LAWS(PVC)-1947-11-45

BAI FAIBA Vs. CHUDASMA JORUBHA GAJUBHA

Decided On November 14, 1947
BAI FAIBA Appellant
V/S
CHUDASMA JORUBHA GAJUBHA Respondents

JUDGEMENT

(1.) This appeal from the judgment and decree of the Court of the First Class Subordinate Judge, Ahmedabad, in civil suit No. 893 of 1937 raises, on the findings made by the lower Court and submissions made to us, an important question of law. The dispute related to an undivided one-anna share in the Talukdari estate of the village of Kharad in Dhandhuka taluka of the Ahmedabad District. The relationship of the parties to the suit is shown by the genealogy in the judgment of the lower Court. The ancestor of the parties was one Akhabhai who died leaving two sons, Abhesang and Dehabhai. Although the matter was in dispute before the trial Court, it is now conceded, as found by the learned trial Judge, that Abhesang and Dehabhai were divided and that the property in suit came to the share of Dehabhai. Dehabhai had a son, Dajibhai. Dajibhai died leaving two sons, Ramabhai and Balubhai. In the trial Court a question arose whether Ramabhai and Balubhai were joint or divided. It has been found by the learned trial Judge that they were joint, and this finding is not disputed before us.
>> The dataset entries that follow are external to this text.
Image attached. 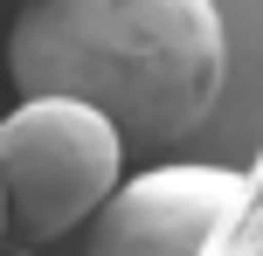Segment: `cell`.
I'll return each mask as SVG.
<instances>
[{
  "mask_svg": "<svg viewBox=\"0 0 263 256\" xmlns=\"http://www.w3.org/2000/svg\"><path fill=\"white\" fill-rule=\"evenodd\" d=\"M21 104H77L125 152L180 146L229 97V14L208 0H42L14 14Z\"/></svg>",
  "mask_w": 263,
  "mask_h": 256,
  "instance_id": "obj_1",
  "label": "cell"
},
{
  "mask_svg": "<svg viewBox=\"0 0 263 256\" xmlns=\"http://www.w3.org/2000/svg\"><path fill=\"white\" fill-rule=\"evenodd\" d=\"M229 208H236V166H153L139 180H118V194L83 222V256H201Z\"/></svg>",
  "mask_w": 263,
  "mask_h": 256,
  "instance_id": "obj_3",
  "label": "cell"
},
{
  "mask_svg": "<svg viewBox=\"0 0 263 256\" xmlns=\"http://www.w3.org/2000/svg\"><path fill=\"white\" fill-rule=\"evenodd\" d=\"M201 256H263V146L236 173V208L222 215V229H215V243Z\"/></svg>",
  "mask_w": 263,
  "mask_h": 256,
  "instance_id": "obj_4",
  "label": "cell"
},
{
  "mask_svg": "<svg viewBox=\"0 0 263 256\" xmlns=\"http://www.w3.org/2000/svg\"><path fill=\"white\" fill-rule=\"evenodd\" d=\"M125 180V146L77 104H14L0 118V243L42 249L97 215Z\"/></svg>",
  "mask_w": 263,
  "mask_h": 256,
  "instance_id": "obj_2",
  "label": "cell"
}]
</instances>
Balubhai died in 1902 leaving his widow Bai Faiba, defendant No. 1. Ramabhai had a son, Vakhatsing, who died in 1913 leaving a son Anupsing who died in 191 & during his minority. Thus so far as Dehabhai's branch is concerned, Anupsing was the sole surviving coparcener. On Anupsing's death the property vested in defendant No. 1 as the widow of a gotraja sapinda succeeding to the estate of Anupsing, the sole surviving coparcener. In 1931 Bai Faiba, defendant No. 1, adopted defendant No. 2. Thereupon the plaintiffs who are the representatives of the branch of Abhesang filed the present suit for a declaration that defendant No. 1 had no right to adopt and that the adoption of defendant No. 2 by her was not valid and lawful. They also asked for a declaration that defendant No. 2 did not acquire any rights over the properties as a result of his adoption. In support of this contention, the plaintiffs relied not only upon the law on the subject but also based their case on an agreement, exhibit 69, dated December 9, 1920, passed by defendant No. 1 to. plaintiffs Nos. 3 and 4. The plaintiffs alleged that by exhibit 69 she surrendered her right of adoption.

(2.) The defendants resisted the suit on the ground that the deed dated December 9, 1920, was obtained by the plaintiffs by means of fraud and misrepresentation, was opposed to public policy, and was void for absence of consideration. It was contended that there was a partition between Ramabhai and Balubhai, that Ramabhai's property had come by way of inheritance to Anupsing and that on Anupsing's death defendant No. 1 had succeeded to the estate. It was asserted that she had every right to adopt in spite of the document exhibit 69 and that the adoption had in fact taken place. The adoption, it was contended, was legal and valid, conferred title to the property on defendant No. 2, and that, therefore, the plaintiff's suit should be dismissed with costs.

(3.) The learned Judge disbelieved the defence contention that the document was obtained by fraud and misrepresentation but held that it was not binding on the defendant as it was opposed to public policy and was void for absence of consideration. He also rejected the defence contention that Ramabhai and Balubhai were divided and held that they formed a joint Hindu family. On this view he held that Anupsing was the full owner of the property as the sole surviving coparcener and that on his death defendant No. 1 was entitled to the properties, although she obtained only a widow's estate over them. He found that the adoption of defendant No. 2 by Defendant No. 1 was proved and valid. But relying on the decision of the full bench of this Court in Balu Sakharam V/s. Lahoo (1936) 39 Bom. L.R. 382, F.B. he held that by reason of the adoption defendant No. 2 did not obtain any interest in the property. He accordingly declared (1) that defendant No. 1 had a right to take defendant No. 2 in adoption, (2) that the adoption of defendant No. 2 by defendant No. 1 was proper and legal, and (3) that defendant No. 2 did not acquire any rights over the suit properties as a result of his adoption. He directed that the parties should bear their own costs in the circumstances of the case. It is against this order that the defendants have come in appeal.